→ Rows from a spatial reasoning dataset
====

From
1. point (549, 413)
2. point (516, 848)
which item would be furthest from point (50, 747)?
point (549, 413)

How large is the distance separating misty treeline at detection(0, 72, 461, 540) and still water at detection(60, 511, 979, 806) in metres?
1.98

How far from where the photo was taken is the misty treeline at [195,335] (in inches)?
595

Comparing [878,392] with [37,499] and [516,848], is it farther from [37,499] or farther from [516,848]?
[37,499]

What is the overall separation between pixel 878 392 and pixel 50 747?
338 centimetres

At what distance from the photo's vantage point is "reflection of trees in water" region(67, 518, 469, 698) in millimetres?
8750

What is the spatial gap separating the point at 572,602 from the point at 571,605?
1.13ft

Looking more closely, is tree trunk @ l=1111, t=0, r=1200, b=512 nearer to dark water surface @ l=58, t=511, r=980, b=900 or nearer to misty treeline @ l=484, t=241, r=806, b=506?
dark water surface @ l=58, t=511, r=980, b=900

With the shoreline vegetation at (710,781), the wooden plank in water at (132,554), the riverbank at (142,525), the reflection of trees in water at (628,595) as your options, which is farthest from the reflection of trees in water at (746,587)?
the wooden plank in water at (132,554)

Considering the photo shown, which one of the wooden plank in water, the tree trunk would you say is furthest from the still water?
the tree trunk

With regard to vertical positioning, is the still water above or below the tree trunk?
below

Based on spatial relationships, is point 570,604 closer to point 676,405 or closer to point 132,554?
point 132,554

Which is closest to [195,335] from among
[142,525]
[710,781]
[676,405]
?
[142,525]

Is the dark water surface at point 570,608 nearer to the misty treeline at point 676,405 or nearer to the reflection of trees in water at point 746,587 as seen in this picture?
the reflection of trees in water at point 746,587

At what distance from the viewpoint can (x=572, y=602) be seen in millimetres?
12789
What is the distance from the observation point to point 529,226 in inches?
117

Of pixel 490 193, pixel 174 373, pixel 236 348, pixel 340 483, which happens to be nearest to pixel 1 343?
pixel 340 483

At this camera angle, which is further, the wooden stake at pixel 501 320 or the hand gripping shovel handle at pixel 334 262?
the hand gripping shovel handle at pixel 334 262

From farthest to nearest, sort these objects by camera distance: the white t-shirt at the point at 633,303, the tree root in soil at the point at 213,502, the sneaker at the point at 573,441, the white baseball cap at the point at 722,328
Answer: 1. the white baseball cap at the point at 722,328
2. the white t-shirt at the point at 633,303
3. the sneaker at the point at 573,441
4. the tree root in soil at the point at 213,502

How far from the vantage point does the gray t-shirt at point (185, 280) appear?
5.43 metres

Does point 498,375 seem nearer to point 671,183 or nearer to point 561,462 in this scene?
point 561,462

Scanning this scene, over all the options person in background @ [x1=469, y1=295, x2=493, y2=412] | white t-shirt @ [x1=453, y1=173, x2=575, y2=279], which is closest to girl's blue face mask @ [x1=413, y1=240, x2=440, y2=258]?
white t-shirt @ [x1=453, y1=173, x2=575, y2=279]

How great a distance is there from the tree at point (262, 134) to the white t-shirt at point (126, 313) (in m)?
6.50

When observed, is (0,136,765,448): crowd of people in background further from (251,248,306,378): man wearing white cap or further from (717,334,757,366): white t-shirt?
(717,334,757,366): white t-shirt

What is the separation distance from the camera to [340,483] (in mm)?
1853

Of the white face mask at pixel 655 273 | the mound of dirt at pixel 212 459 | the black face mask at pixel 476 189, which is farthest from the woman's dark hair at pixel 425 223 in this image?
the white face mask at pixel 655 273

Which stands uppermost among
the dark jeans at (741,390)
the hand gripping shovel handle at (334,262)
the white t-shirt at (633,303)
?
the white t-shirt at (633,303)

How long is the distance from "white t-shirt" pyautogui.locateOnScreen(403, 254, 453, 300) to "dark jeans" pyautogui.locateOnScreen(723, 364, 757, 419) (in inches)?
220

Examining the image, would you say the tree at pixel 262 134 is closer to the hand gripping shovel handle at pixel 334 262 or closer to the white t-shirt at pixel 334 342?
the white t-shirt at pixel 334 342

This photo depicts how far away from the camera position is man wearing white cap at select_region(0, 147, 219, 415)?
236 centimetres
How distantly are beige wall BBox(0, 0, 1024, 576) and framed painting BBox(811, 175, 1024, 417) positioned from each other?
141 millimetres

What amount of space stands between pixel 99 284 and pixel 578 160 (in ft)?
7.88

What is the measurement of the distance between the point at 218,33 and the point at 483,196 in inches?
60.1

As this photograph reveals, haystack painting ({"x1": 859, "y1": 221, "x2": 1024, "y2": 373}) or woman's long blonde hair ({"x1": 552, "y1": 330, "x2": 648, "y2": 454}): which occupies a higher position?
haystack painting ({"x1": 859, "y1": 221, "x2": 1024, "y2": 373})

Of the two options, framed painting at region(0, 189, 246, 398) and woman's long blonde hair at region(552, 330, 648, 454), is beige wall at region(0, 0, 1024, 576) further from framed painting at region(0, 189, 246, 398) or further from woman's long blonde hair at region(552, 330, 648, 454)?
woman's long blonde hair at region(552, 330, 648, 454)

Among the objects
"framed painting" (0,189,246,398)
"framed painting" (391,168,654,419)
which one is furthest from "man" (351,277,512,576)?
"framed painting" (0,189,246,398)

====

Write down every line of the data exactly as it appears above.

From
1. point (549, 413)
2. point (516, 848)
which item would be furthest from point (50, 747)?
point (549, 413)

How large is the distance separating misty treeline at detection(0, 72, 461, 540) and still water at detection(60, 511, 979, 806) in metres?
1.98

How far from where the photo was taken is the misty treeline at [195,335] (in inches)?
595

Comparing [878,392] with [37,499] and [516,848], is it farther from [37,499] or farther from [516,848]?
[37,499]

What is the overall separation between pixel 878 392 and pixel 50 747?
338 centimetres

At what distance from the photo's vantage point is "reflection of trees in water" region(67, 518, 469, 698) in millimetres?
8750

What is the spatial gap separating the point at 572,602 from the point at 571,605?
1.13ft

Looking more closely, is tree trunk @ l=1111, t=0, r=1200, b=512 nearer to dark water surface @ l=58, t=511, r=980, b=900 or nearer to misty treeline @ l=484, t=241, r=806, b=506?
dark water surface @ l=58, t=511, r=980, b=900

With the shoreline vegetation at (710,781), the wooden plank in water at (132,554), the riverbank at (142,525), the reflection of trees in water at (628,595) as your options, which is farthest from the reflection of trees in water at (746,587)?
the wooden plank in water at (132,554)

Considering the photo shown, which one of the wooden plank in water, the tree trunk would you say is furthest from the still water?
the tree trunk

With regard to vertical positioning, is the still water above or below the tree trunk?
below

Based on spatial relationships, is point 570,604 closer to point 676,405 or closer to point 132,554?
point 132,554

Which is closest to [195,335] from among
[142,525]
[710,781]
[676,405]
?
[142,525]

Is the dark water surface at point 570,608 nearer to the misty treeline at point 676,405 or nearer to the reflection of trees in water at point 746,587 as seen in this picture?
the reflection of trees in water at point 746,587

At what distance from the viewpoint can (x=572, y=602) be seen in millimetres?
12789
What is the distance from the observation point to point 529,226 in inches?
117

Of pixel 490 193, pixel 174 373, pixel 236 348, pixel 340 483, which happens to be nearest to pixel 1 343?
pixel 340 483

At this camera angle, which is further, the wooden stake at pixel 501 320 or the hand gripping shovel handle at pixel 334 262?
the hand gripping shovel handle at pixel 334 262

From farthest to nearest, sort these objects by camera distance: the white t-shirt at the point at 633,303, the tree root in soil at the point at 213,502, the sneaker at the point at 573,441, the white baseball cap at the point at 722,328
Answer: 1. the white baseball cap at the point at 722,328
2. the white t-shirt at the point at 633,303
3. the sneaker at the point at 573,441
4. the tree root in soil at the point at 213,502

How far from the vantage point does the gray t-shirt at point (185, 280) appear?
5.43 metres

Does point 498,375 seem nearer to point 671,183 or nearer to point 561,462 in this scene?
point 561,462

Scanning this scene, over all the options person in background @ [x1=469, y1=295, x2=493, y2=412] | white t-shirt @ [x1=453, y1=173, x2=575, y2=279], which is closest to girl's blue face mask @ [x1=413, y1=240, x2=440, y2=258]?
white t-shirt @ [x1=453, y1=173, x2=575, y2=279]

How great a distance is there from the tree at point (262, 134) to the white t-shirt at point (126, 313) (in m)?
6.50

When observed, is (0,136,765,448): crowd of people in background further from (251,248,306,378): man wearing white cap or further from (717,334,757,366): white t-shirt?
(717,334,757,366): white t-shirt

What is the separation distance from the camera to [340,483] (in mm)?
1853

Of the white face mask at pixel 655 273 | the mound of dirt at pixel 212 459 | the black face mask at pixel 476 189, which is farthest from the woman's dark hair at pixel 425 223 in this image?
the white face mask at pixel 655 273

Which stands uppermost among
the dark jeans at (741,390)
the hand gripping shovel handle at (334,262)
the white t-shirt at (633,303)
?
the white t-shirt at (633,303)

How long is the distance from "white t-shirt" pyautogui.locateOnScreen(403, 254, 453, 300) to "dark jeans" pyautogui.locateOnScreen(723, 364, 757, 419) (in inches)?
220

Examining the image, would you say the tree at pixel 262 134 is closer to the hand gripping shovel handle at pixel 334 262 or closer to the white t-shirt at pixel 334 342?
the white t-shirt at pixel 334 342

This photo depicts how far away from the camera position is man wearing white cap at select_region(0, 147, 219, 415)?
236 centimetres
How distantly are beige wall BBox(0, 0, 1024, 576) and framed painting BBox(811, 175, 1024, 417) positioned from each other?
141 millimetres

What amount of space stands between pixel 99 284 and pixel 578 160 (in ft)?
7.88

What is the measurement of the distance between the point at 218,33 and the point at 483,196 in inches?
60.1

As this photograph reveals, haystack painting ({"x1": 859, "y1": 221, "x2": 1024, "y2": 373}) or woman's long blonde hair ({"x1": 552, "y1": 330, "x2": 648, "y2": 454}): which occupies a higher position?
haystack painting ({"x1": 859, "y1": 221, "x2": 1024, "y2": 373})

Of the two options, framed painting at region(0, 189, 246, 398) and woman's long blonde hair at region(552, 330, 648, 454), is beige wall at region(0, 0, 1024, 576) further from framed painting at region(0, 189, 246, 398) or further from woman's long blonde hair at region(552, 330, 648, 454)?
woman's long blonde hair at region(552, 330, 648, 454)

Among the objects
"framed painting" (0,189,246,398)
"framed painting" (391,168,654,419)
which one is furthest from "man" (351,277,512,576)?
"framed painting" (0,189,246,398)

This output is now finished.